И все равно эта картина — не просто портрет жены шелкоторговца и, разумеется, не просто заказное произведение. Через несколько лет после начала работы над портретом (а может быть, даже сразу) Леонардо писал его уже для себя и для вечности, а не для Франческо дель Джокондо[843]. Он так и не передал картину заказчику и, судя по сохранившимся банковским документам, так и не получил за нее плату. Зато Леонардо никогда не расставался с ней, из Флоренции увез в Милан, потом в Рим и во Францию, где скончался через шестнадцать лет после начала работы над портретом. Все эти годы он продолжал совершенствовать и подправлять «Мону Лизу», нанося слой за слоем новые тончайшие мазки, привнося все новые смыслы, в которых заключалось его понимание людей и природы. Стоило ему набрести на новую мысль, обрести новые знания, поддаться новому вдохновению — и его кисть снова легонько касалась доски из древесины тополя. Так с «Моной Лизой» происходило ровно то же, что с самим Леонардо: с каждым пройденным шагом пути она становилась все многослойнее.

### Записанные сведения
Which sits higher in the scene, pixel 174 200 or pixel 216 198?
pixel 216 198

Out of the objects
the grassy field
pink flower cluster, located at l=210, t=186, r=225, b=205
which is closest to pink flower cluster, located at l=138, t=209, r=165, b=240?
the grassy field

### Поставленная задача 1
Ответьте на вопросы по отрывку, отмечая ответы так же, как вопросы.
(a) Из древесины какого дерева сделана доска, на которой написана картина?
(b) Через сколько лет после начала работы над портретом скончался Леонардо?
(c) В какие места Леонардо увез картину из Флоренции?
### Поставленная задача 2
Перескажите в виде списка абзац отрывка, начинающийся словами «И все равно эта картина», сохранив его главные факты.
### Поставленная задача 3
Переведите на английский язык предложение из отрывка: «Он так и не передал картину заказчику и, судя по сохранившимся банковским документам, так и не получил за нее плату».

### Полный ответ 1
(a) Из древесины тополя.
(b) Через шестнадцать лет.
(c) В Милан, потом в Рим и во Францию.

### Полный ответ 2
- Картина — не просто портрет жены шелкоторговца и не просто заказное произведение.
- Через несколько лет после начала работы (а может быть, сразу) Леонардо писал ее для себя и для вечности, а не для Франческо дель Джокондо.
- Он так и не передал картину заказчику и, судя по банковским документам, не получил за нее плату.
- Леонардо никогда не расставался с картиной: увез ее из Флоренции в Милан, потом в Рим и во Францию, где скончался через шестнадцать лет после начала работы над портретом.
- Все эти годы он совершенствовал «Мону Лизу», нанося новые тончайшие мазки и вкладывая новые смыслы, выражавшие его понимание людей и природы.
- Каждая новая мысль, новые знания или вдохновение снова приводили его кисть к доске из тополя.
- Как и сам Леонардо, «Мона Лиза» с каждым шагом становилась все многослойнее.

### Полный ответ 3
He never handed the painting over to the client and, judging by the surviving bank records, never received payment for it.